Neither Cassandra nor HBase has ACID (Atomicity, Consistency, Isolation and Durability) transactions, which is a deal breaker for many developers and architects. Both have some form of row-level atomicity and isolation, which is sometimes enough, because one tends to de-normalize heavily when using them, and often updates that would be spread over multiple tables in a relational database are written to a single row in Cassandra and HBase. Cassandra has something called "light weight" transactions, which also appear to be on the way for HBase.  These haven't been all that useful to me personally, but others may differ. There are various techniques to simulate atomic transactions that span multiple rows, should you need to do so, although I'm not aware of how you would handle isolation in this case.
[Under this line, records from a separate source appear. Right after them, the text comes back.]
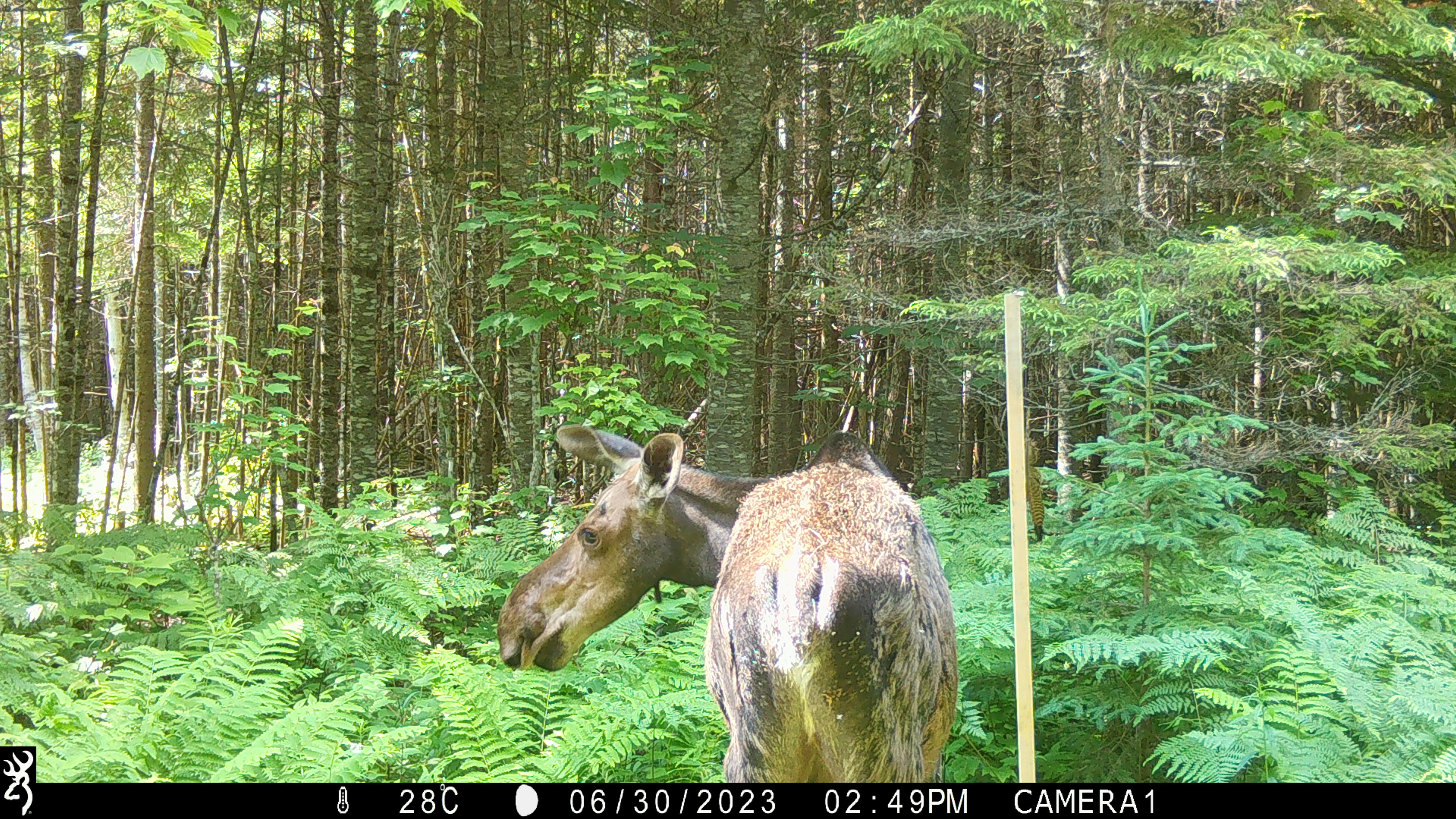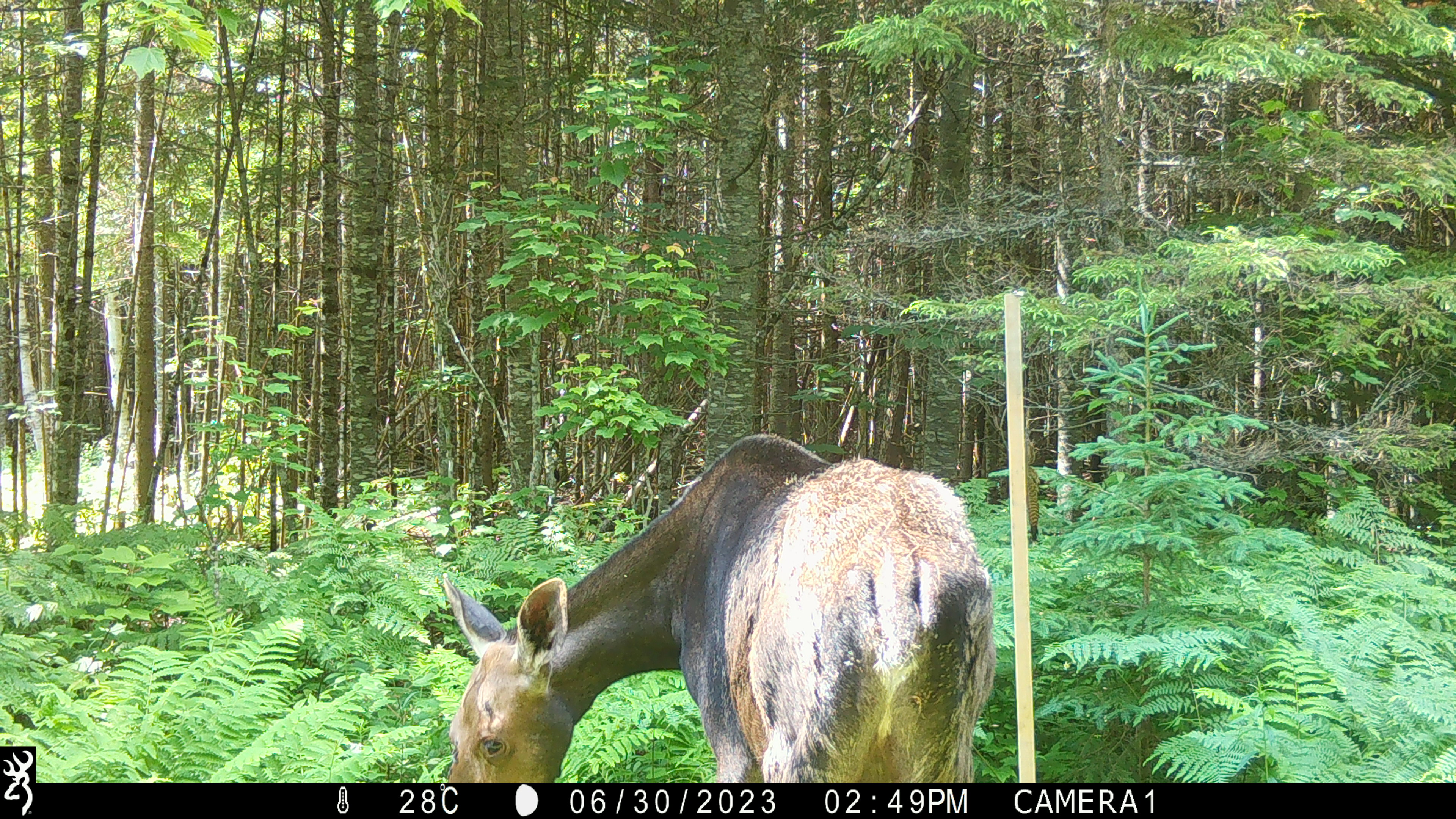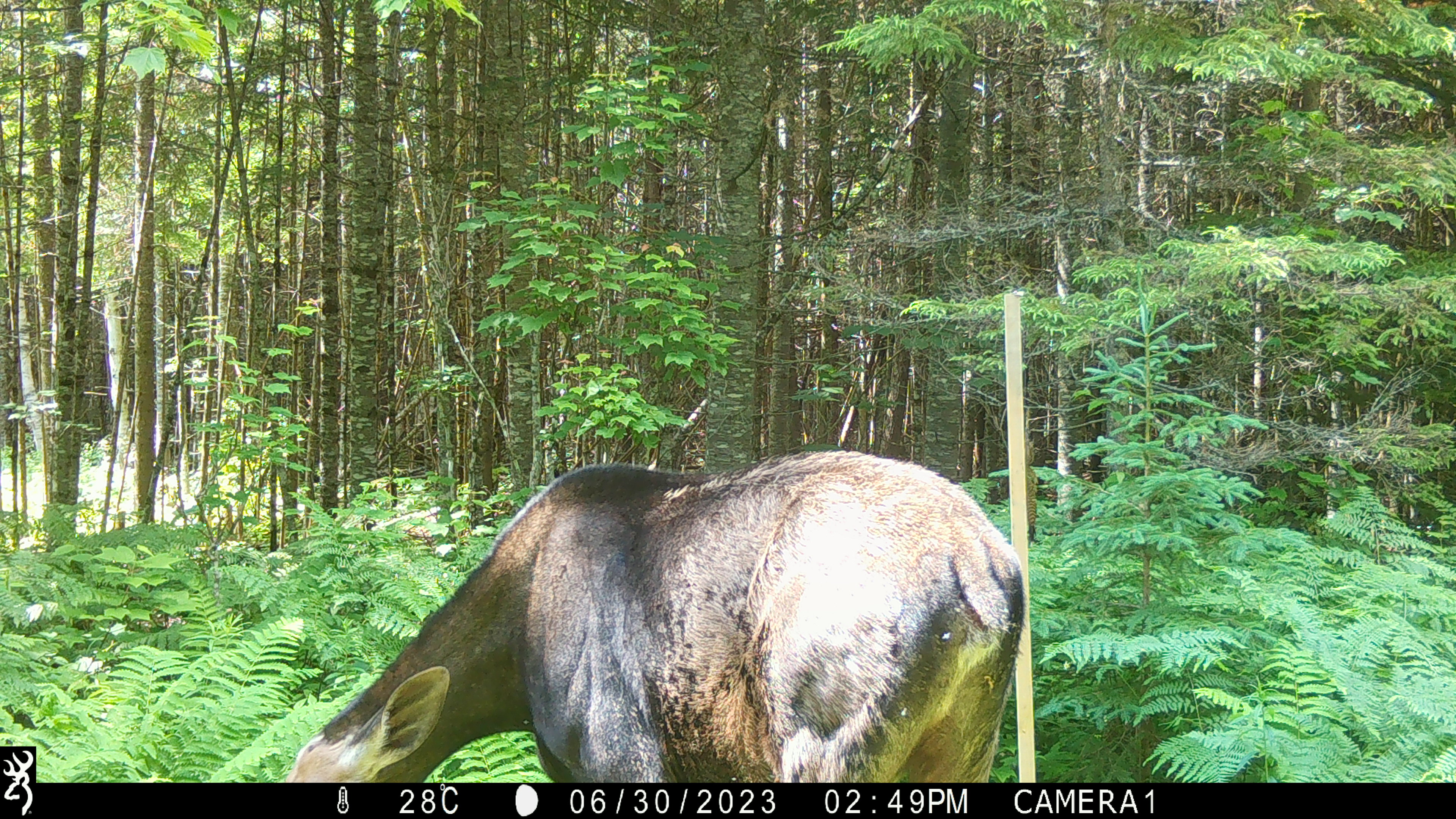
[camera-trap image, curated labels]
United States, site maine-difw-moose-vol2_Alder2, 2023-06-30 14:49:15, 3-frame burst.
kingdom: Animalia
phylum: Chordata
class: Mammalia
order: Artiodactyla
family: Cervidae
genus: Alces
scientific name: Alces alces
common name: moose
Both Cassandra and HBase are "closer to the metal" than relational databases. One absolutely needs to work backwards from the desired queries in order to design a proper data model (and knowledge of how they store data in memory and on disk can be extremely helpful). Adding a new query may force you to change your data model or at very least, add a new "table" to which you will need to duplicate the data that you are already writing elsewhere.  As a result, good, layered design of your code is quite necessary. You will also need to consider the layout of your data on disk and/or how often your data gets flushed to disk.  It is often very useful to add more nodes to ensure that your important data stays in memory until it is no longer frequently accessed.  Reading data and then immediately updating is frowned upon (especially in Cassandra), so sometimes you need to work around this need.

To some extent, both Cassandra and HBase are data stores that try to maximize horizontal scalability, concurrency and reliability (through enabling redundant servers which have redundant copies of data).  Relational database features (such as joins and ACID transactions) that make either of these things hard are generally missing or their use is discouraged. Quite often, your need for these things will be the determining factor of whether you choose Cassandra or HBase as opposed to deciding to use a relational database such as MySQL, PostgreSQL, Oracle, MSSQL, etc. I would argue that the results of this choice will probably have more impact than the choice between Cassandra or HBase.